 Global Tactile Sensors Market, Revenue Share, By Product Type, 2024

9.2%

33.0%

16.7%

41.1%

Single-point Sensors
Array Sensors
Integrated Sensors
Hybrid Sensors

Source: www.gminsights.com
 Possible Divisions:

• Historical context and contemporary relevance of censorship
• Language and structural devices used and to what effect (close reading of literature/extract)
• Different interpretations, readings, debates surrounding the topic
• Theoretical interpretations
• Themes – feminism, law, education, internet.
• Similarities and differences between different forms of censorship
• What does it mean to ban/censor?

_Aim of the task_.
The answer must be the line containing "Integrated Sensors" and every line after it through the end of the records, repeated exactly.

_Response area_.
Integrated Sensors
Hybrid Sensors

Source: www.gminsights.com
 Possible Divisions:

• Historical context and contemporary relevance of censorship
• Language and structural devices used and to what effect (close reading of literature/extract)
• Different interpretations, readings, debates surrounding the topic
• Theoretical interpretations
• Themes – feminism, law, education, internet.
• Similarities and differences between different forms of censorship
• What does it mean to ban/censor?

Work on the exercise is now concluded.